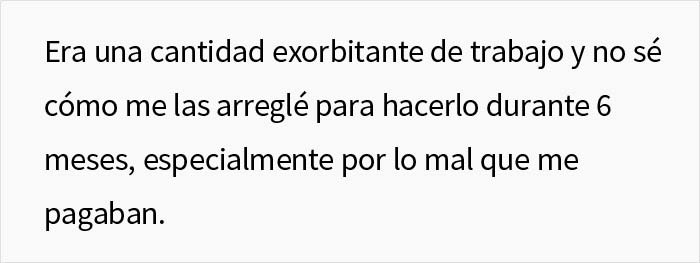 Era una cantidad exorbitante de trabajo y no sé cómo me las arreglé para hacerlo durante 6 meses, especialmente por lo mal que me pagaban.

---

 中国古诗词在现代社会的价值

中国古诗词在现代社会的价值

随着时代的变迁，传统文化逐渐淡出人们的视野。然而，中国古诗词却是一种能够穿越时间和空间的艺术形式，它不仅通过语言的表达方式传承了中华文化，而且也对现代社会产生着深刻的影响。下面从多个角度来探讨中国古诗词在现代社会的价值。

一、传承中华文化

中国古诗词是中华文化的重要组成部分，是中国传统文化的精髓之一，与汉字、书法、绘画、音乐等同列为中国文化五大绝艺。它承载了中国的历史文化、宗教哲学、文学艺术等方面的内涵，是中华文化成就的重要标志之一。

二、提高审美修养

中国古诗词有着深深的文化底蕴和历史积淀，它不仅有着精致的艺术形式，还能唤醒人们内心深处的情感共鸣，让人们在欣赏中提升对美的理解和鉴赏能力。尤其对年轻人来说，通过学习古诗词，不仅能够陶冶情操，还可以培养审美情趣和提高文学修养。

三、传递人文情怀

---

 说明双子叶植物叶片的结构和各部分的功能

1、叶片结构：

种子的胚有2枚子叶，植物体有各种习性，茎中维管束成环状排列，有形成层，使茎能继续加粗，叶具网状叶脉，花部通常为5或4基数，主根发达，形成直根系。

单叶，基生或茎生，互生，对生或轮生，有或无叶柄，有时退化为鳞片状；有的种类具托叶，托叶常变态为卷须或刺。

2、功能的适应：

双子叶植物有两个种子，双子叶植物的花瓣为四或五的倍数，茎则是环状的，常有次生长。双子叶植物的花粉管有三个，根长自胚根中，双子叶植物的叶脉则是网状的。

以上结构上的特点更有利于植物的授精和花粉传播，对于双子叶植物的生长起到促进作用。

* Problem to solve:
Please copy the lines above from the line with "说明双子叶植物叶片的结构和各部分的功能" up to and including the line with "以上结构上的特点更有利于植物的授精和花粉传播，对于双子叶植物的生长起到促进作用。", exactly as written and with nothing else.

* Exercise answer:
 说明双子叶植物叶片的结构和各部分的功能

1、叶片结构：

种子的胚有2枚子叶，植物体有各种习性，茎中维管束成环状排列，有形成层，使茎能继续加粗，叶具网状叶脉，花部通常为5或4基数，主根发达，形成直根系。

单叶，基生或茎生，互生，对生或轮生，有或无叶柄，有时退化为鳞片状；有的种类具托叶，托叶常变态为卷须或刺。

2、功能的适应：

双子叶植物有两个种子，双子叶植物的花瓣为四或五的倍数，茎则是环状的，常有次生长。双子叶植物的花粉管有三个，根长自胚根中，双子叶植物的叶脉则是网状的。

以上结构上的特点更有利于植物的授精和花粉传播，对于双子叶植物的生长起到促进作用。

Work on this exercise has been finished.